#### Exercise description:
Tally the lines of the data below that contain the word "left", treating uppercase and lowercase as different. Reply with the number alone.

#### Data extract:

○ ○ ○ ○

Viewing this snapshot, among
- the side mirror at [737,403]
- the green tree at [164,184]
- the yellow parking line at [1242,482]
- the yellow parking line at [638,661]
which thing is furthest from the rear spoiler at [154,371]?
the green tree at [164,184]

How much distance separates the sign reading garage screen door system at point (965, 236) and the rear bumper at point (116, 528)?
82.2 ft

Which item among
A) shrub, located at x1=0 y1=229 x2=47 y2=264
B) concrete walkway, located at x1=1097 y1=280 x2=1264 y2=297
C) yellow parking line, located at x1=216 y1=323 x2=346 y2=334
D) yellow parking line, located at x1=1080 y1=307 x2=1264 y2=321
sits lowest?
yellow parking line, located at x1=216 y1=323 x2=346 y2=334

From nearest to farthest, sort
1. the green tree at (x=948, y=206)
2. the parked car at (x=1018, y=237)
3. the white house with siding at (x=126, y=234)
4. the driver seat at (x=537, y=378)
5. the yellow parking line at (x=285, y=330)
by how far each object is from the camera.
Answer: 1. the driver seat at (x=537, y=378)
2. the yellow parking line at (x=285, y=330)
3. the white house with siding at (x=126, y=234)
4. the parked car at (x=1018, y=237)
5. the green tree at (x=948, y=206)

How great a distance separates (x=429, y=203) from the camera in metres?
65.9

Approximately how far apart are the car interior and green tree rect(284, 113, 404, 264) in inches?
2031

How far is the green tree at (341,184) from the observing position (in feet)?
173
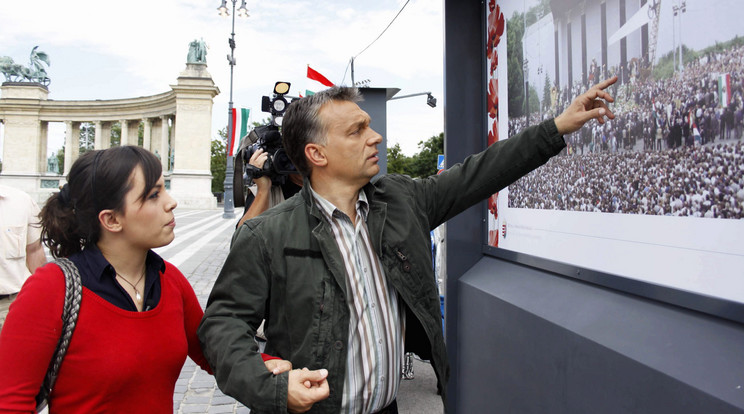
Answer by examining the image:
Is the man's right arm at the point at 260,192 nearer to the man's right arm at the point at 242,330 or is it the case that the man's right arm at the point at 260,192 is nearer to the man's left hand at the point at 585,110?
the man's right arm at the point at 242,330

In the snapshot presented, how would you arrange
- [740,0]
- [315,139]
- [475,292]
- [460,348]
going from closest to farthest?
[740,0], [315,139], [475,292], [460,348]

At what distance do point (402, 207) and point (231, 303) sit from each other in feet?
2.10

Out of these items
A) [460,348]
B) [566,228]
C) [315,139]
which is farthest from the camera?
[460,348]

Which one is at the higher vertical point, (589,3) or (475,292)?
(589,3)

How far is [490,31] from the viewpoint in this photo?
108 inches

○ ○ ○ ○

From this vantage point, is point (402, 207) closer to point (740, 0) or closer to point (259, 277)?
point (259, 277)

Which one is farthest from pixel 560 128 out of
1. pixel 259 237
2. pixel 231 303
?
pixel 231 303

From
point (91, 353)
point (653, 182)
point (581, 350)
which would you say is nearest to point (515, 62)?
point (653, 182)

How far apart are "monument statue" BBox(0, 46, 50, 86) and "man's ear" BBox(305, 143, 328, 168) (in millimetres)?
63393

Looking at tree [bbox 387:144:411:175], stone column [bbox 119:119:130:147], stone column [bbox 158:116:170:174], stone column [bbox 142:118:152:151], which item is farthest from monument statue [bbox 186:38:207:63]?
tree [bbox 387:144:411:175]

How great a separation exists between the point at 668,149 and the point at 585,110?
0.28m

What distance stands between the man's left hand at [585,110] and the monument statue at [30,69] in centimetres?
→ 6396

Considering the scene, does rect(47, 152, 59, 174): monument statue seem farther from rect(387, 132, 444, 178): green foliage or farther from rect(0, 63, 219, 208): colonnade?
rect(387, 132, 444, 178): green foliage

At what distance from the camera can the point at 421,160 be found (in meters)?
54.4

○ ○ ○ ○

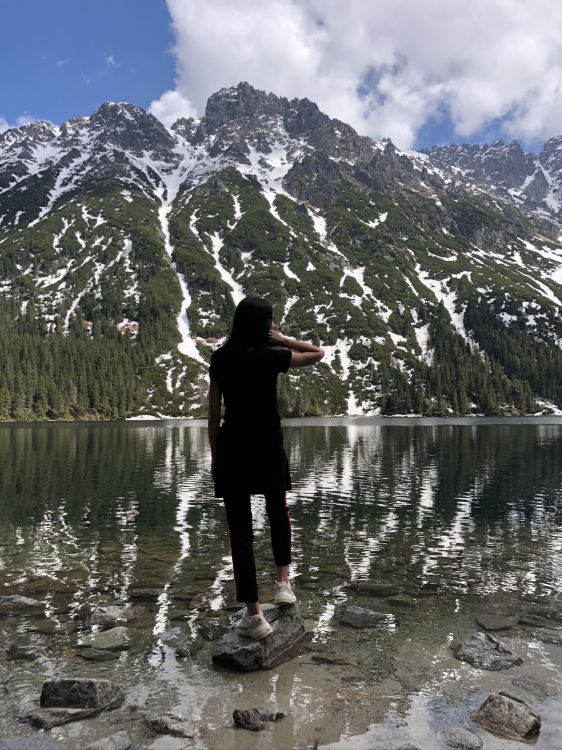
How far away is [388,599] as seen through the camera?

○ ○ ○ ○

#### Written response:
2